10 Years: Perspectives from the Industry
Solomon Adams: Ten years ago, 600 sq. ft., little inventory, no staff , a lot of hope
I was raised by a mother who modeled the importance of spending your time investing in others and serving the community at large. In 2002 I was fortunate enough to have the opportunity to partner with my mother and start a company that does both.
Active American Mobility and Medical began in a 600-sq. ft. office space with little inventory, no staff and a lot of hope.
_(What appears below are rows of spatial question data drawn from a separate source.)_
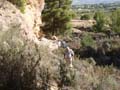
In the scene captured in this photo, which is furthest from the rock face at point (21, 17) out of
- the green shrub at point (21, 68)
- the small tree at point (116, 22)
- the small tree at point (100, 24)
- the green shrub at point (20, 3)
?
the small tree at point (100, 24)

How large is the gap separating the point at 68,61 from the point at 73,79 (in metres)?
1.17

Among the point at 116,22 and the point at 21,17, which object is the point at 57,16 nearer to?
the point at 116,22

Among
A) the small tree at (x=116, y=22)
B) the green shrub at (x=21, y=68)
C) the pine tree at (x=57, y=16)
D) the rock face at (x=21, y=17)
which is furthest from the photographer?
the small tree at (x=116, y=22)

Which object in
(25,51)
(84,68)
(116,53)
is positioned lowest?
(116,53)

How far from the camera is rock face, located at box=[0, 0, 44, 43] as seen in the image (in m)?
17.4

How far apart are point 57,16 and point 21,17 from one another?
2632 centimetres

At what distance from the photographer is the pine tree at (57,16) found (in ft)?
149

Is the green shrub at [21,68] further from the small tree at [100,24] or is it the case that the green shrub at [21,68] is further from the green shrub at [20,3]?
the small tree at [100,24]

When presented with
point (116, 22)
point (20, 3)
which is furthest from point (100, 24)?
point (20, 3)

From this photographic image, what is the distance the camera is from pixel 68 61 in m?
16.0

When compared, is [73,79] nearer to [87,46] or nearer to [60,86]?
[60,86]

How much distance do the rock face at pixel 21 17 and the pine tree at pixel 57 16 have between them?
13.8m

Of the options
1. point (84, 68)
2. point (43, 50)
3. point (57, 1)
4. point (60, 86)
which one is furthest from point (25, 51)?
point (57, 1)

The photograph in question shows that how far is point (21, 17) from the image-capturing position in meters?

We believed that if we treated our customers like family and serviced our referral sources in the manner they deserved, success would eventually come. We were right.
What started as a two-person operation whose product line only consisted of consumer power mobility products is now a multi-location corporation with over 30 employees and a diversified product line, including complex rehab equipment, oxygen and respiratory equipment, home modifications and DME of all types.
While 2002 doesn’t seem that long ago, much has happened since the inception of our small company, and today’s challenges are much different than those of nearly a decade ago. Competitive bidding, audits of all types and benefit policy changes are just a few of the trials that we are currently enduring.
Do We Ever Meet Medicare’s Burden of Proof?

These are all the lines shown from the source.